EXERCISE MATERIALS below:

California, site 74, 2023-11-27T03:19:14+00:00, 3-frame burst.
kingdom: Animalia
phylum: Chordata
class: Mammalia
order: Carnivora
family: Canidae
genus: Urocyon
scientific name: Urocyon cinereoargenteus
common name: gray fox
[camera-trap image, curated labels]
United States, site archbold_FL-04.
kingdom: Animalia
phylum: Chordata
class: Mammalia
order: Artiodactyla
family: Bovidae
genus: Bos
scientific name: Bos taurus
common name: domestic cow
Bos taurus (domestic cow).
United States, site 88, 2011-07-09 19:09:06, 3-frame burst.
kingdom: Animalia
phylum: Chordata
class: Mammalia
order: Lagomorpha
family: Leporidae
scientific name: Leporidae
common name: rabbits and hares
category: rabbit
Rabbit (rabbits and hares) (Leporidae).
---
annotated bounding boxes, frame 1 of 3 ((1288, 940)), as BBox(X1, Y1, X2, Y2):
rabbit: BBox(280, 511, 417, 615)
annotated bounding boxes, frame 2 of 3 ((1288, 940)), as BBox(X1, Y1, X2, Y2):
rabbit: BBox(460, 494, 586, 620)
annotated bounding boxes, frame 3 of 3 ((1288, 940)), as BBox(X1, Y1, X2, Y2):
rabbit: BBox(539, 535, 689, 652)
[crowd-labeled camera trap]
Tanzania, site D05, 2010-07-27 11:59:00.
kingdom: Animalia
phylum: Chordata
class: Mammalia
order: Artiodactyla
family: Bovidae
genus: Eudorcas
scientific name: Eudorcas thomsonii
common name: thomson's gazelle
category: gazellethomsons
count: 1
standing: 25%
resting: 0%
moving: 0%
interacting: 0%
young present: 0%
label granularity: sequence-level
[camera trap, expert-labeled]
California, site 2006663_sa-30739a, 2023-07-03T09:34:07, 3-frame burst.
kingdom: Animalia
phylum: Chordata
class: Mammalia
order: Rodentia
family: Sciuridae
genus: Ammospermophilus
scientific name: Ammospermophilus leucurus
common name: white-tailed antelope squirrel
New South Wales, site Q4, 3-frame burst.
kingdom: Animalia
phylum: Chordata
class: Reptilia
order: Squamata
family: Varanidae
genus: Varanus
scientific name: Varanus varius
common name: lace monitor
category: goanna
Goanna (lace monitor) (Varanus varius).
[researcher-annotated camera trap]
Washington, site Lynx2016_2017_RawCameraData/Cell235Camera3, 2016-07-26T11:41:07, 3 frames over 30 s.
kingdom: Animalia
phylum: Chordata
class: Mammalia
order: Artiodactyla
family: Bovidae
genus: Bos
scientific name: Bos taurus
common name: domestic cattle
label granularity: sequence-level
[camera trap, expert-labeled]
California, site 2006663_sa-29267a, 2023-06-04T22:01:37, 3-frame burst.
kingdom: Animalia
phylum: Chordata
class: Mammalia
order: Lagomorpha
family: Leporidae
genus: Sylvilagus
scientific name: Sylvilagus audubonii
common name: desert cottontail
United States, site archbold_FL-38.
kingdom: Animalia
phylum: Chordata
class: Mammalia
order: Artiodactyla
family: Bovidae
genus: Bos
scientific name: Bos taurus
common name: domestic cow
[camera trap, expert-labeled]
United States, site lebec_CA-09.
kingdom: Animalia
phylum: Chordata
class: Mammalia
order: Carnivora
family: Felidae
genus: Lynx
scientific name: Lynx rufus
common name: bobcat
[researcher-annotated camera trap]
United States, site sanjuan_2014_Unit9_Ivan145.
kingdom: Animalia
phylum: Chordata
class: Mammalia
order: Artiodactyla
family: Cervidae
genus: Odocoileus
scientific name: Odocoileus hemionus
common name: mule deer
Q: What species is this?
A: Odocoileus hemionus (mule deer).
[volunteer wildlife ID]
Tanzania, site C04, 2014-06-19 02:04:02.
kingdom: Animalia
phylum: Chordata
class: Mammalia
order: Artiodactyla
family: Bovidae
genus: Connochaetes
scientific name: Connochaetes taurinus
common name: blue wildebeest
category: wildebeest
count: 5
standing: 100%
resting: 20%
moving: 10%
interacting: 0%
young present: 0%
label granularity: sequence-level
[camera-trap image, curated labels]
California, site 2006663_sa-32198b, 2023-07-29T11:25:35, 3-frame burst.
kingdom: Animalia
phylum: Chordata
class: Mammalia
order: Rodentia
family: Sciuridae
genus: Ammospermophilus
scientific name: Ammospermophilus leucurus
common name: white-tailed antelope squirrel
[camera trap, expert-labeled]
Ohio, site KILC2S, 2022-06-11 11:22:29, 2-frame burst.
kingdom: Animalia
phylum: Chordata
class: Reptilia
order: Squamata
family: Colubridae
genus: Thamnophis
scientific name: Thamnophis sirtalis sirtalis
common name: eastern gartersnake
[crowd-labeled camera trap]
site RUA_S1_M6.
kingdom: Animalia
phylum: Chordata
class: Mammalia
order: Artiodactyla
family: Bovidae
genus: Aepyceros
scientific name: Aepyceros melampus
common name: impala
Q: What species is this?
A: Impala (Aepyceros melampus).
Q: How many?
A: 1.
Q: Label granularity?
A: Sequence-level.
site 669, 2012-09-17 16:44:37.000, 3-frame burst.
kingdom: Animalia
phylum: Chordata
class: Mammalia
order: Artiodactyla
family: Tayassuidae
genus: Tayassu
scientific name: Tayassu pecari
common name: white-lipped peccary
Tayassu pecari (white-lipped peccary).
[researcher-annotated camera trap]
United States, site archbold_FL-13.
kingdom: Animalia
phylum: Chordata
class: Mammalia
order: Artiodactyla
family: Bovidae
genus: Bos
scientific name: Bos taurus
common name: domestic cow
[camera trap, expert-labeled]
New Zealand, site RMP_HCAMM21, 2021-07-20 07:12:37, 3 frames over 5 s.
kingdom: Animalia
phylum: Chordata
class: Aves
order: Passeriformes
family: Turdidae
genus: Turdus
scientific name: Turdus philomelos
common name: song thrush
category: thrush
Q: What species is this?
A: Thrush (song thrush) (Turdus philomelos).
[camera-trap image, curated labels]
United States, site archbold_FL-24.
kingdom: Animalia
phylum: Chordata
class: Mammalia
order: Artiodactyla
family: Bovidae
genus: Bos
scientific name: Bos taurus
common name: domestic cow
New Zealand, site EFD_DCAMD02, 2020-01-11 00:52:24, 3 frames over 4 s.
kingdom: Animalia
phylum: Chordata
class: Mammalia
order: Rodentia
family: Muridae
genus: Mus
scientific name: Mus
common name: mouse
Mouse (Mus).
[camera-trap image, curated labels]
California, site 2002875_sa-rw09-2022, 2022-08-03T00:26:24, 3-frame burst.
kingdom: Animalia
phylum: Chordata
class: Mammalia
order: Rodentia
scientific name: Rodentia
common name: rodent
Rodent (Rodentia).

End of EXERCISE MATERIALS.

TASK ITEM:
The full set of records must be output again exactly.

ANSWER FOR THE TASK:
California, site 74, 2023-11-27T03:19:14+00:00, 3-frame burst.
kingdom: Animalia
phylum: Chordata
class: Mammalia
order: Carnivora
family: Canidae
genus: Urocyon
scientific name: Urocyon cinereoargenteus
common name: gray fox
[camera-trap image, curated labels]
United States, site archbold_FL-04.
kingdom: Animalia
phylum: Chordata
class: Mammalia
order: Artiodactyla
family: Bovidae
genus: Bos
scientific name: Bos taurus
common name: domestic cow
Bos taurus (domestic cow).
United States, site 88, 2011-07-09 19:09:06, 3-frame burst.
kingdom: Animalia
phylum: Chordata
class: Mammalia
order: Lagomorpha
family: Leporidae
scientific name: Leporidae
common name: rabbits and hares
category: rabbit
Rabbit (rabbits and hares) (Leporidae).
---
annotated bounding boxes, frame 1 of 3 ((1288, 940)), as BBox(X1, Y1, X2, Y2):
rabbit: BBox(280, 511, 417, 615)
annotated bounding boxes, frame 2 of 3 ((1288, 940)), as BBox(X1, Y1, X2, Y2):
rabbit: BBox(460, 494, 586, 620)
annotated bounding boxes, frame 3 of 3 ((1288, 940)), as BBox(X1, Y1, X2, Y2):
rabbit: BBox(539, 535, 689, 652)
[crowd-labeled camera trap]
Tanzania, site D05, 2010-07-27 11:59:00.
kingdom: Animalia
phylum: Chordata
class: Mammalia
order: Artiodactyla
family: Bovidae
genus: Eudorcas
scientific name: Eudorcas thomsonii
common name: thomson's gazelle
category: gazellethomsons
count: 1
standing: 25%
resting: 0%
moving: 0%
interacting: 0%
young present: 0%
label granularity: sequence-level
[camera trap, expert-labeled]
California, site 2006663_sa-30739a, 2023-07-03T09:34:07, 3-frame burst.
kingdom: Animalia
phylum: Chordata
class: Mammalia
order: Rodentia
family: Sciuridae
genus: Ammospermophilus
scientific name: Ammospermophilus leucurus
common name: white-tailed antelope squirrel
New South Wales, site Q4, 3-frame burst.
kingdom: Animalia
phylum: Chordata
class: Reptilia
order: Squamata
family: Varanidae
genus: Varanus
scientific name: Varanus varius
common name: lace monitor
category: goanna
Goanna (lace monitor) (Varanus varius).
[researcher-annotated camera trap]
Washington, site Lynx2016_2017_RawCameraData/Cell235Camera3, 2016-07-26T11:41:07, 3 frames over 30 s.
kingdom: Animalia
phylum: Chordata
class: Mammalia
order: Artiodactyla
family: Bovidae
genus: Bos
scientific name: Bos taurus
common name: domestic cattle
label granularity: sequence-level
[camera trap, expert-labeled]
California, site 2006663_sa-29267a, 2023-06-04T22:01:37, 3-frame burst.
kingdom: Animalia
phylum: Chordata
class: Mammalia
order: Lagomorpha
family: Leporidae
genus: Sylvilagus
scientific name: Sylvilagus audubonii
common name: desert cottontail
United States, site archbold_FL-38.
kingdom: Animalia
phylum: Chordata
class: Mammalia
order: Artiodactyla
family: Bovidae
genus: Bos
scientific name: Bos taurus
common name: domestic cow
[camera trap, expert-labeled]
United States, site lebec_CA-09.
kingdom: Animalia
phylum: Chordata
class: Mammalia
order: Carnivora
family: Felidae
genus: Lynx
scientific name: Lynx rufus
common name: bobcat
[researcher-annotated camera trap]
United States, site sanjuan_2014_Unit9_Ivan145.
kingdom: Animalia
phylum: Chordata
class: Mammalia
order: Artiodactyla
family: Cervidae
genus: Odocoileus
scientific name: Odocoileus hemionus
common name: mule deer
Q: What species is this?
A: Odocoileus hemionus (mule deer).
[volunteer wildlife ID]
Tanzania, site C04, 2014-06-19 02:04:02.
kingdom: Animalia
phylum: Chordata
class: Mammalia
order: Artiodactyla
family: Bovidae
genus: Connochaetes
scientific name: Connochaetes taurinus
common name: blue wildebeest
category: wildebeest
count: 5
standing: 100%
resting: 20%
moving: 10%
interacting: 0%
young present: 0%
label granularity: sequence-level
[camera-trap image, curated labels]
California, site 2006663_sa-32198b, 2023-07-29T11:25:35, 3-frame burst.
kingdom: Animalia
phylum: Chordata
class: Mammalia
order: Rodentia
family: Sciuridae
genus: Ammospermophilus
scientific name: Ammospermophilus leucurus
common name: white-tailed antelope squirrel
[camera trap, expert-labeled]
Ohio, site KILC2S, 2022-06-11 11:22:29, 2-frame burst.
kingdom: Animalia
phylum: Chordata
class: Reptilia
order: Squamata
family: Colubridae
genus: Thamnophis
scientific name: Thamnophis sirtalis sirtalis
common name: eastern gartersnake
[crowd-labeled camera trap]
site RUA_S1_M6.
kingdom: Animalia
phylum: Chordata
class: Mammalia
order: Artiodactyla
family: Bovidae
genus: Aepyceros
scientific name: Aepyceros melampus
common name: impala
Q: What species is this?
A: Impala (Aepyceros melampus).
Q: How many?
A: 1.
Q: Label granularity?
A: Sequence-level.
site 669, 2012-09-17 16:44:37.000, 3-frame burst.
kingdom: Animalia
phylum: Chordata
class: Mammalia
order: Artiodactyla
family: Tayassuidae
genus: Tayassu
scientific name: Tayassu pecari
common name: white-lipped peccary
Tayassu pecari (white-lipped peccary).
[researcher-annotated camera trap]
United States, site archbold_FL-13.
kingdom: Animalia
phylum: Chordata
class: Mammalia
order: Artiodactyla
family: Bovidae
genus: Bos
scientific name: Bos taurus
common name: domestic cow
[camera trap, expert-labeled]
New Zealand, site RMP_HCAMM21, 2021-07-20 07:12:37, 3 frames over 5 s.
kingdom: Animalia
phylum: Chordata
class: Aves
order: Passeriformes
family: Turdidae
genus: Turdus
scientific name: Turdus philomelos
common name: song thrush
category: thrush
Q: What species is this?
A: Thrush (song thrush) (Turdus philomelos).
[camera-trap image, curated labels]
United States, site archbold_FL-24.
kingdom: Animalia
phylum: Chordata
class: Mammalia
order: Artiodactyla
family: Bovidae
genus: Bos
scientific name: Bos taurus
common name: domestic cow
New Zealand, site EFD_DCAMD02, 2020-01-11 00:52:24, 3 frames over 4 s.
kingdom: Animalia
phylum: Chordata
class: Mammalia
order: Rodentia
family: Muridae
genus: Mus
scientific name: Mus
common name: mouse
Mouse (Mus).
[camera-trap image, curated labels]
California, site 2002875_sa-rw09-2022, 2022-08-03T00:26:24, 3-frame burst.
kingdom: Animalia
phylum: Chordata
class: Mammalia
order: Rodentia
scientific name: Rodentia
common name: rodent
Rodent (Rodentia).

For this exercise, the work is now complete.